# Document section
::::::::::
Hairstylist Nga Nguyen, 51, who keeps tabs on community publications, said she saw a rise in the number of lawyers adding divorce to their repertoire of personal injury and immigration services. She left her marriage to a Boeing engineer over 10 years ago.
“I was very bold,” she recalled. “My husband was someone who did not follow his own will, living under too much influence from his family. I didn’t have any rights being with him, and I asked why not? Why tolerate that?”
The Santa Ana mother of two said her youngest child, Benjamin, 18, told her:
“Mom, one person likes to turn on the light, one person likes to turn off the light. You and Dad are like that, and why keep fighting? You each can get your own house and do whatever you like.”
Nguyen said “that sums up Vietnamese kids in America. They have the liberal mindset of Americans.”
Taylur Ngo, 38, sat with her parents for three hours, talking about the possibility of divorce back in 2013.
“They were very surprised. They had no idea we were on the verge,” said the San Diego marketing manager. “But ultimately, they supported me. They offered me unconditional love in the face of something they were very unfamiliar with — even if I disappointed them.”
Ngo said the change was the inevitable result of people who came as refugees becoming full-fledged Americans.
“Vietnamese parents say: ‘Don’t become an artist. Don’t be gay. Don’t get divorced.’ The taboos are unnecessary,” she said. “We have become citizens of both worlds. And part of the American experience is to embrace what you’re so scared of in the old country.”
::::::::::
# Questions to answer
A. From the divorce article, return the passage starting with "Taylur Ngo, 38, sat" and going on through "becoming full-fledged Americans.", with no changes.
B. Condense the paragraph in the divorce article that begins "Hairstylist Nga Nguyen, 51," into a shorter version that keeps its main facts.

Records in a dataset
::::::::::
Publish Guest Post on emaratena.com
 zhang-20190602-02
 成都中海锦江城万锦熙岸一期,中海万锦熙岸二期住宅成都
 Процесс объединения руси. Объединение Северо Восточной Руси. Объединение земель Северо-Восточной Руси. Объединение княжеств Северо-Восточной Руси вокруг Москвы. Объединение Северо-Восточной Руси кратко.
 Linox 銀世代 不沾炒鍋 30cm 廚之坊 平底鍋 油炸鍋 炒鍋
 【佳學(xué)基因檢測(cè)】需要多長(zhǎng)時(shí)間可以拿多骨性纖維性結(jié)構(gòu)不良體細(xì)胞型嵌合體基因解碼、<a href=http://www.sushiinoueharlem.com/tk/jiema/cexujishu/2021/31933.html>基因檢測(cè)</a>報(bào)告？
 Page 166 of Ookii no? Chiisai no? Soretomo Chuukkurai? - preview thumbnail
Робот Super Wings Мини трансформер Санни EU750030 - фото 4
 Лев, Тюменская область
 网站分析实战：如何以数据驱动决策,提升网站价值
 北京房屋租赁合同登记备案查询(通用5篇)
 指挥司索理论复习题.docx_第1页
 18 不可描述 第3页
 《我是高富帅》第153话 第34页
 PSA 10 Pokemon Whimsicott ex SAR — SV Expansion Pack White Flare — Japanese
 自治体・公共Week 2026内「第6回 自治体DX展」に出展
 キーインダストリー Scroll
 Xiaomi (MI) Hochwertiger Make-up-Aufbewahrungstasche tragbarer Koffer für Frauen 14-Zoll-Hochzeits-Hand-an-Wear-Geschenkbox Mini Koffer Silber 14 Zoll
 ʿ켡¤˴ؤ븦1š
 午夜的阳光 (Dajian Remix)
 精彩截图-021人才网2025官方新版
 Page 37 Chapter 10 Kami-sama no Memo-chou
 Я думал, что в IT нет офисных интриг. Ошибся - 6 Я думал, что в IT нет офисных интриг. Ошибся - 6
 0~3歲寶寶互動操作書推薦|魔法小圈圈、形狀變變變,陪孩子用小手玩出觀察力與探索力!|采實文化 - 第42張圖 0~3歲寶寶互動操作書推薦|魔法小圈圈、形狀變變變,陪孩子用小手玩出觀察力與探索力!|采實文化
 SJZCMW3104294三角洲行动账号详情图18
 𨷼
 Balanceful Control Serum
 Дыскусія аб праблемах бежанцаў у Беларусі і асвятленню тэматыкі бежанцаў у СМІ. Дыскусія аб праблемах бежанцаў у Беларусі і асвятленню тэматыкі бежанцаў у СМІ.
::::::::::
# Solutions
A.
Taylur Ngo, 38, sat with her parents for three hours, talking about the possibility of divorce back in 2013.
“They were very surprised. They had no idea we were on the verge,” said the San Diego marketing manager. “But ultimately, they supported me. They offered me unconditional love in the face of something they were very unfamiliar with — even if I disappointed them.”
Ngo said the change was the inevitable result of people who came as refugees becoming full-fledged Americans.

B. Nga Nguyen, a 51-year-old hairstylist who follows community publications, has seen more lawyers add divorce to their personal injury and immigration services. She left her marriage to a Boeing engineer more than 10 years ago.